Stirred again…

It has been a long time since I have had the urge to write.  I can’t explain it, and it is never because of a lack of ideas or inspiration.  But, upon learning that Pat Conroy died, something has stirred inside of me again.  Maybe it is an internal feeling I have of what better way to honor a writer than to write.  Maybe it is a way for me to share the passion I  share with Pat, and that indescribable bond you can feel to a person you have never even met, a bond made of nothing except a feeling you have.

Many of us know Pat Conroy for Prince of Tides, Lords of Discipline, and The Great Santini.  Some of my favorites of his are The Water is Wide and Beach Music.  But above all of the novels he wrote re-telling pieces of his broken childhood, my absolute favorite book of his is appropriately titled Recipes of My Life, The Pat Conroy Cookbook.  In this, he tells his stories, and his passion for cooking, and how both combined into an undeniable force.  His words are powerful, and stirring.  He writes with such emotion, and what I love the most is I know he cooked with the same emotion, too.   “Home is a damaged word, bruisable as fruit, in the cruel glossaries of the language I choose to describe the long, fearful march of my childhood.  Home was a word that caught in my throat, stung like a paper cut, drew blood in its passover of my life, and hurt me in all the soft places.  My longing for home was as powerful as fire in my bloodstream.” 
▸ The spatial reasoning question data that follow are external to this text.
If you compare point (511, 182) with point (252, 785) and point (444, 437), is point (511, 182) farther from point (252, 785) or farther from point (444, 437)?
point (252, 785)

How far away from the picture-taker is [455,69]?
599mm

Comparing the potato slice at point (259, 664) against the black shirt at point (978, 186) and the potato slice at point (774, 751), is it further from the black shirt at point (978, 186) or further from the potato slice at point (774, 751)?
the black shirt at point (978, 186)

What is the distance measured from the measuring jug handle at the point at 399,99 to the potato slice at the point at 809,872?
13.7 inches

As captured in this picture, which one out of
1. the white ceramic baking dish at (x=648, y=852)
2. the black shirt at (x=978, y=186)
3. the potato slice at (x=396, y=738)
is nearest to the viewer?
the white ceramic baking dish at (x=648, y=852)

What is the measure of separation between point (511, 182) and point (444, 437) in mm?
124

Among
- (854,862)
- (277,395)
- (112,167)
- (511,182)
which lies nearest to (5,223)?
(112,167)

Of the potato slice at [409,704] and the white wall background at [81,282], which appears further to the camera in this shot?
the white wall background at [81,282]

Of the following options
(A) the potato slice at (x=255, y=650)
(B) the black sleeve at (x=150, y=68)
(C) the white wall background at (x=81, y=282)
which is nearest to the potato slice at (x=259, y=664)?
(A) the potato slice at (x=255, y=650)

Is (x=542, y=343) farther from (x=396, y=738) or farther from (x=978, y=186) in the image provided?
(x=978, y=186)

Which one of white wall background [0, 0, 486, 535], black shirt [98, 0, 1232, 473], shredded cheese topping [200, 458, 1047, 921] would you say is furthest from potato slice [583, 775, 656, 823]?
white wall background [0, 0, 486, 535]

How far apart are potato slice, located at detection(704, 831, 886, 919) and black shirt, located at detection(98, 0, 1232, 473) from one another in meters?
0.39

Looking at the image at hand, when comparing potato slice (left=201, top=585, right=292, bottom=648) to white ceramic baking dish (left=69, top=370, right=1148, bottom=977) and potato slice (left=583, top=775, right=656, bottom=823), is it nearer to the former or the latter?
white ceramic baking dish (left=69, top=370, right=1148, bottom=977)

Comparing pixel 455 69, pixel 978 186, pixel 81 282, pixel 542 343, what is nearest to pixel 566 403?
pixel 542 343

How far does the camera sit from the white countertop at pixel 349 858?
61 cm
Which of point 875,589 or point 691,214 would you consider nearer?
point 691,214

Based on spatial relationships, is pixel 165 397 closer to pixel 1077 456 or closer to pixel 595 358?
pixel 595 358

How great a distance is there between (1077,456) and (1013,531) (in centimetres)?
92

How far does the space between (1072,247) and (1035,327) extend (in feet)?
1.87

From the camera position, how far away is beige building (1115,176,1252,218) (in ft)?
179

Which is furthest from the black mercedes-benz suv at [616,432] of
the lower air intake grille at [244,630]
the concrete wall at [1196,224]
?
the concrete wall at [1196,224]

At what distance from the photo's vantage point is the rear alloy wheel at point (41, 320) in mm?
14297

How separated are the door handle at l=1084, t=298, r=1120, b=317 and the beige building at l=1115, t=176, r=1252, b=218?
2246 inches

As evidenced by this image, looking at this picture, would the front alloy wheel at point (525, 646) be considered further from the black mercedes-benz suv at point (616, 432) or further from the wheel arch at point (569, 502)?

This is one of the many cookbooks I cherish most.  It is one of the few I actually use.  It is the one that doesn’t get stored like all the others, neatly slid into the shelf.  It sits open on the shelf in a bowl, quick and easy to pick up.  The pages have a couple of stains, and the bottom of the front cover is forever bent upwards and soft with use, instead of flat and shiny.  This says a lot, my cookbook collection is not small.  Each and every cookbook I own has meaning.  Some I use, some I refer to, many I have as mementos of places I have travelled to, many have been gifts.  But I love every single one.  Just recently I had to clean out two new shelves so I could store the cookbooks that had grown into a pile on the floor.  I had to make room for what matters, as well as remove the natural collecting spot for dust bunnies in the den.  Summed up best in Pat Conroys words, “Cooking is an insidious addiction and it was many years before I realized I needed to enroll in a twelve- step program to control my passion for the ownership of cookbooks.”  Love it, love him.

Food, the language that binds, touchable love, nourishment.  I think when I read chapter 7, titled “A recipe is a Story”, I became his devotee forever.  He was able to sum up what I cherish about sharing food with others in one beautiful sentence. He simply states and I will end with this:

“…it is my most religious belief that a recipe is just a story that ends with a good meal.”

Enjoy the best of food and life, a well done and well lived life, Pat.